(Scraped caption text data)
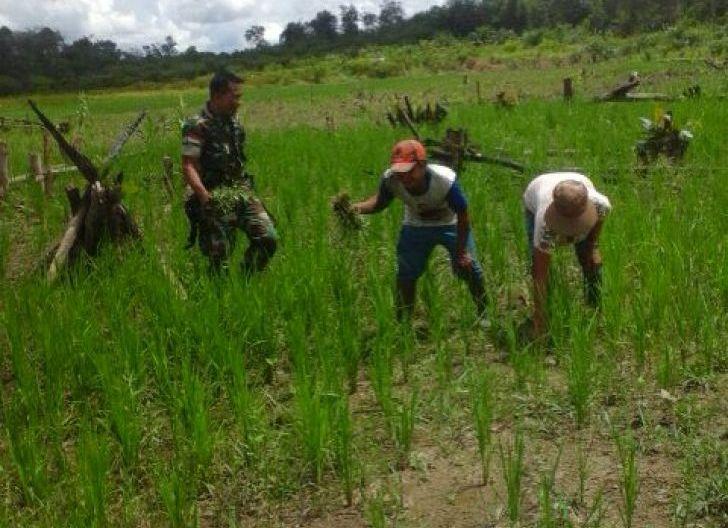 Photo of Pengabdian Untuk Rakyat, Babinsa Bantu Warga Binaan Bersihkan Rumput Tanaman Padi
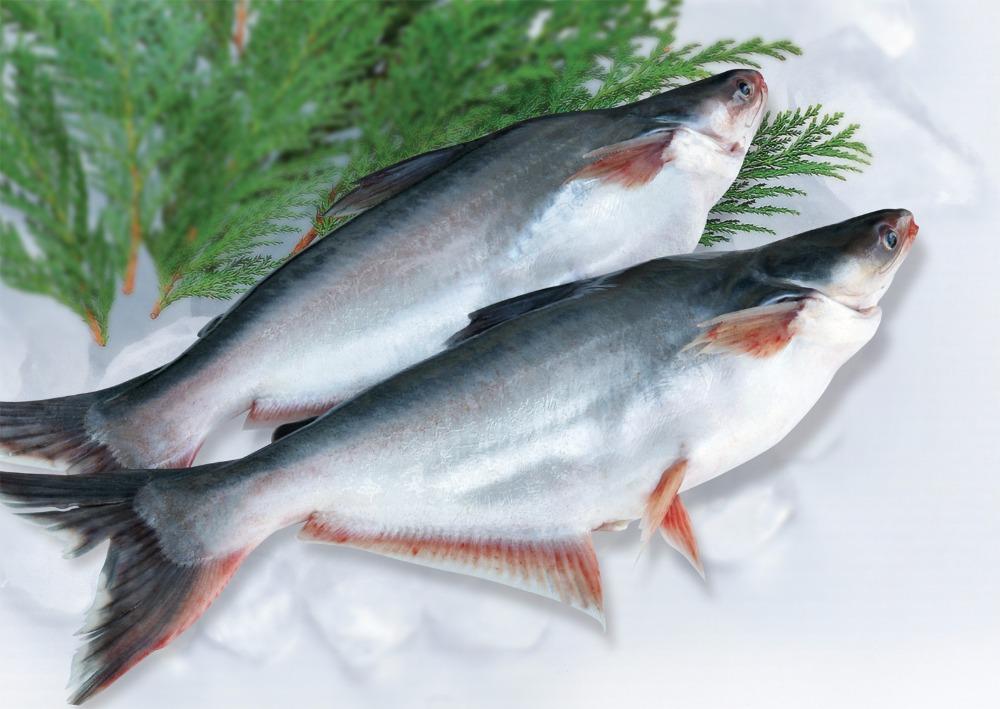 Tây Ban Nha cảnh báo ăn cá tra Việt Nam có nguy cơ nhiễm độc kim loại và thuỷ ngân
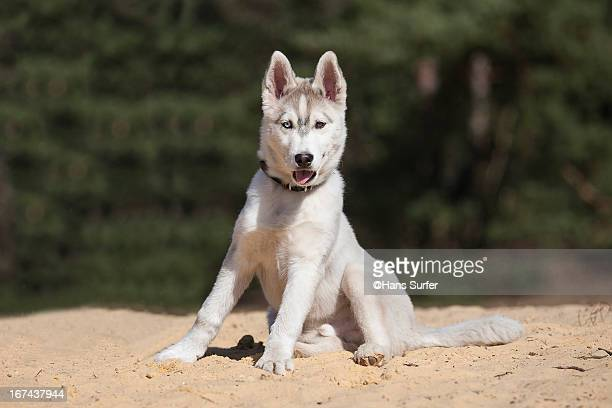 Husky puppy sitting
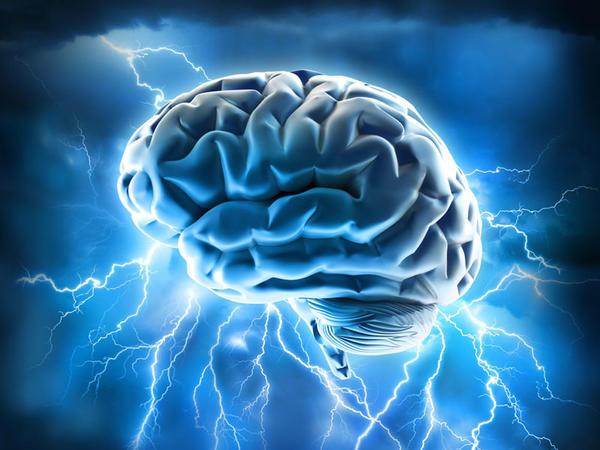 Alimlər ilk dəfə ölmüş beyin hücüyrələrini aktivləşdirməyə nail oldular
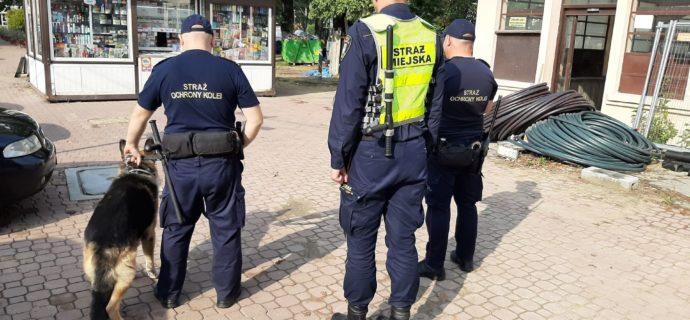Liczniejsze kontrole w rejonie stacji PKP w Milanówku. Ukrócą przechodzenie przez tory?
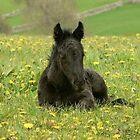 Peaceful foal at Littletree Stud by Fleur Hallam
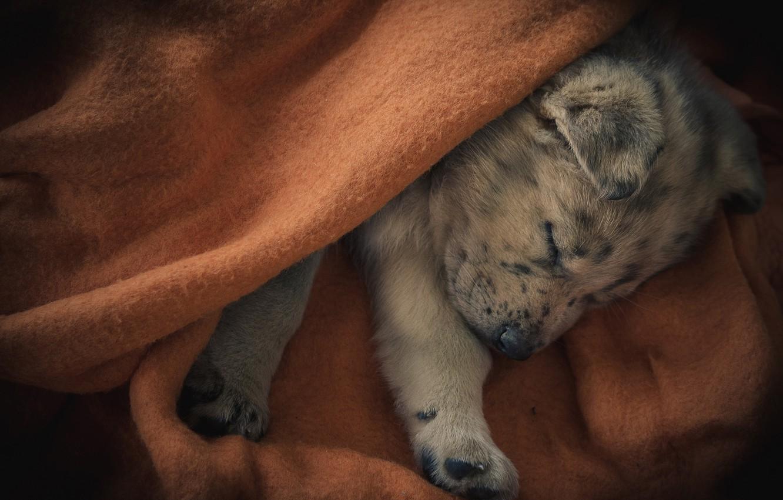 Photo wallpaper sleep, dog, puppy, plaid, sleeping puppy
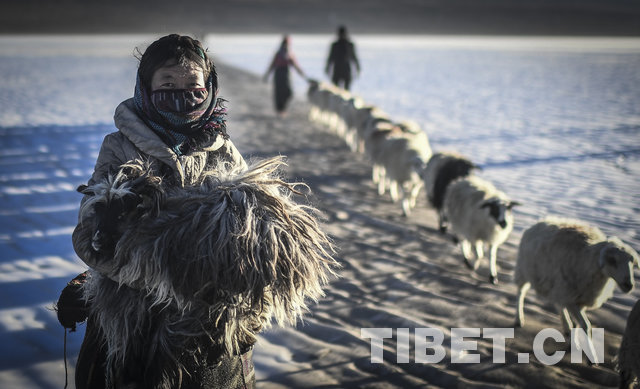Tibet-Stil im Bild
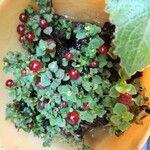 Coprosma granadensis Fruit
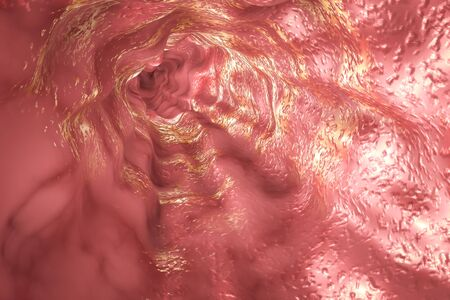 Esophagus mucosa and esophageal sphincter, 3D illustration Stock Photo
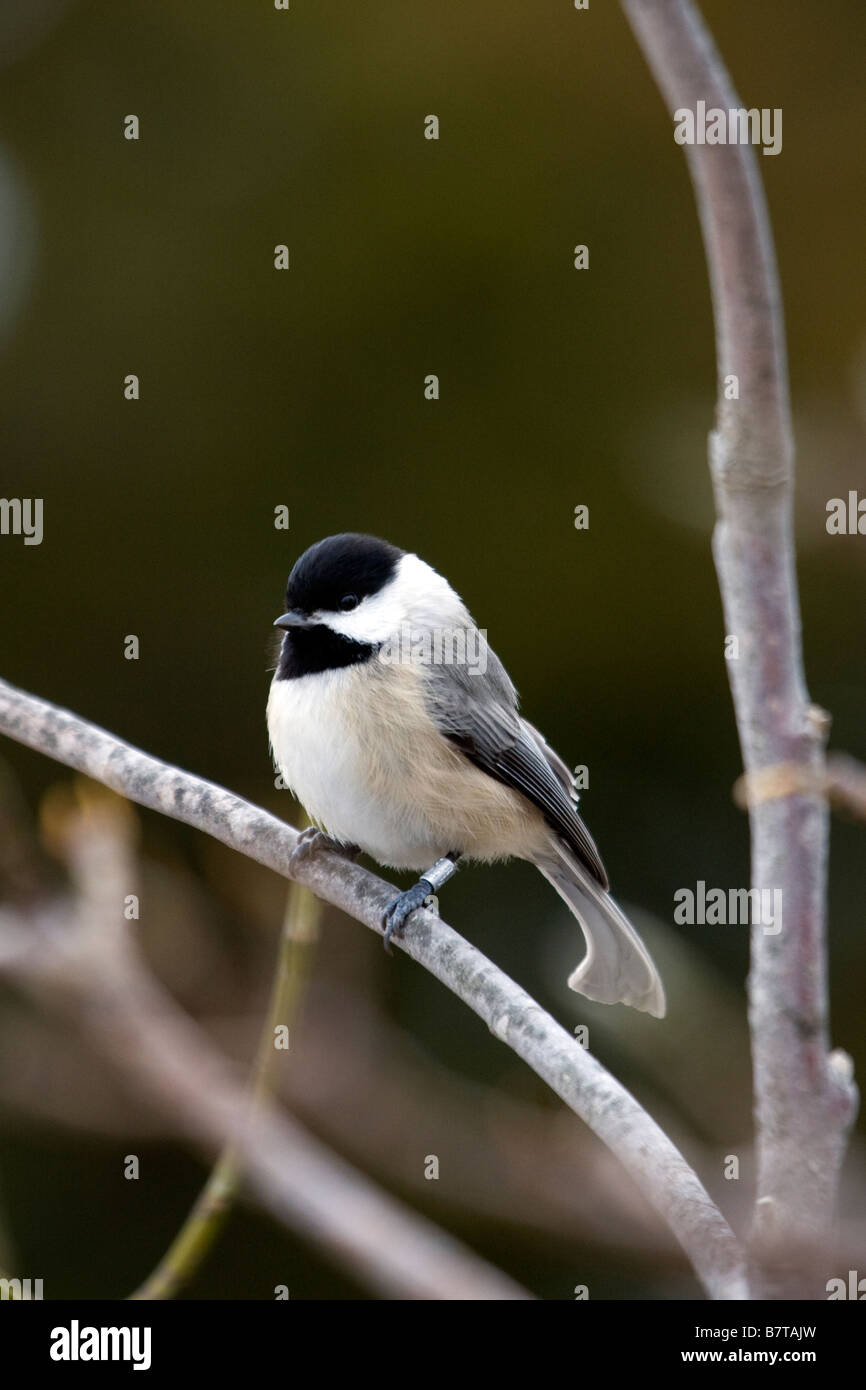 Carolina Chickadee - Stock Image
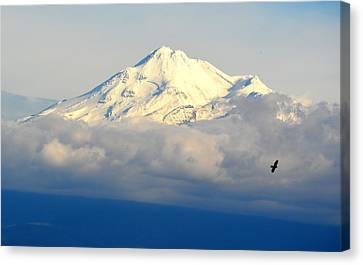 Shasta Near Sunset Canvas Print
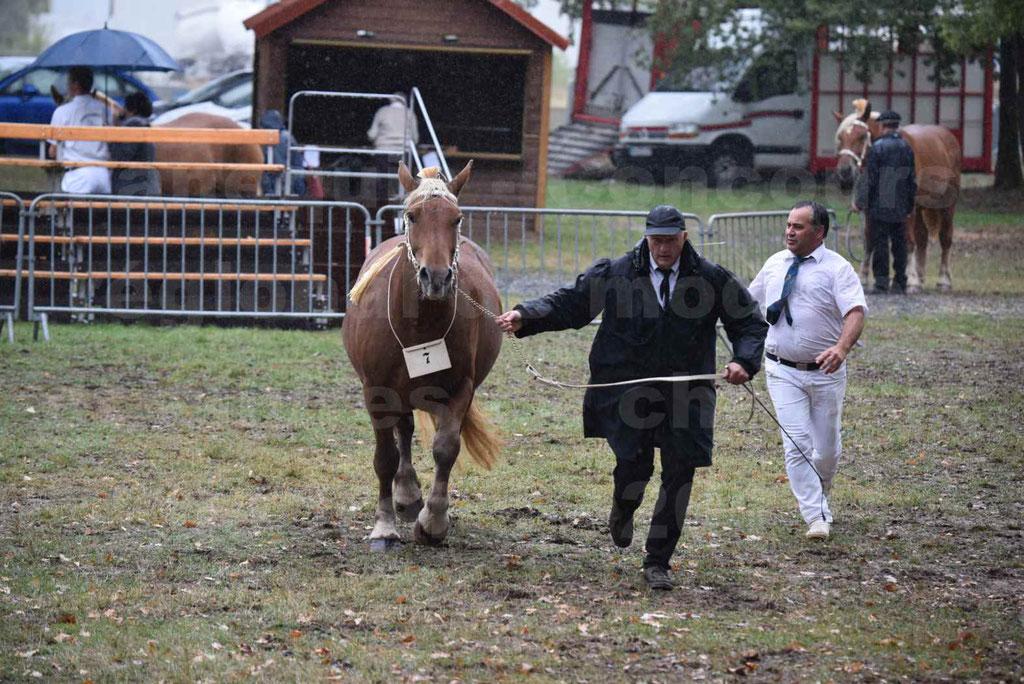 Concours Régional de chevaux de traits en 2017 - Trait COMTOIS - FANNY 61 - 08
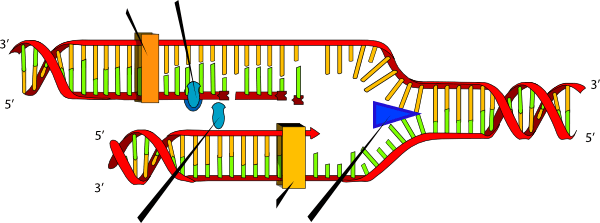 blank dna diagram keystone cougar wiring diagrams replication - only ligase, helicase and polymerase clip art at clker.com vector ...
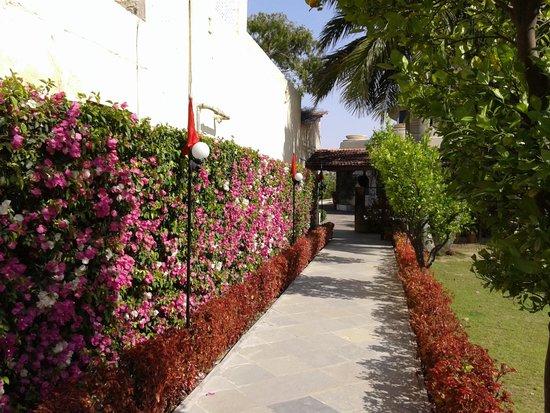 Beautiful floral walkways at Shikarbadi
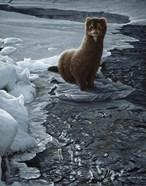 Icy Creek- Mink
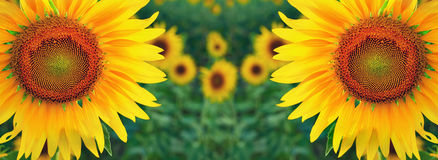 Sunflowers twin in the field Stock Photo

_To do:_
What you return must match the records exactly, apart from the images, which are omitted.

_Written response:_
 Photo of Pengabdian Untuk Rakyat, Babinsa Bantu Warga Binaan Bersihkan Rumput Tanaman Padi
 Tây Ban Nha cảnh báo ăn cá tra Việt Nam có nguy cơ nhiễm độc kim loại và thuỷ ngân
 Husky puppy sitting
 Alimlər ilk dəfə ölmüş beyin hücüyrələrini aktivləşdirməyə nail oldular
Liczniejsze kontrole w rejonie stacji PKP w Milanówku. Ukrócą przechodzenie przez tory?
 Peaceful foal at Littletree Stud by Fleur Hallam
 Photo wallpaper sleep, dog, puppy, plaid, sleeping puppy
Tibet-Stil im Bild
 Coprosma granadensis Fruit
 Esophagus mucosa and esophageal sphincter, 3D illustration Stock Photo
 Carolina Chickadee - Stock Image
 Shasta Near Sunset Canvas Print
 Concours Régional de chevaux de traits en 2017 - Trait COMTOIS - FANNY 61 - 08
 blank dna diagram keystone cougar wiring diagrams replication - only ligase, helicase and polymerase clip art at clker.com vector ...
 Beautiful floral walkways at Shikarbadi
 Icy Creek- Mink
 Sunflowers twin in the field Stock Photo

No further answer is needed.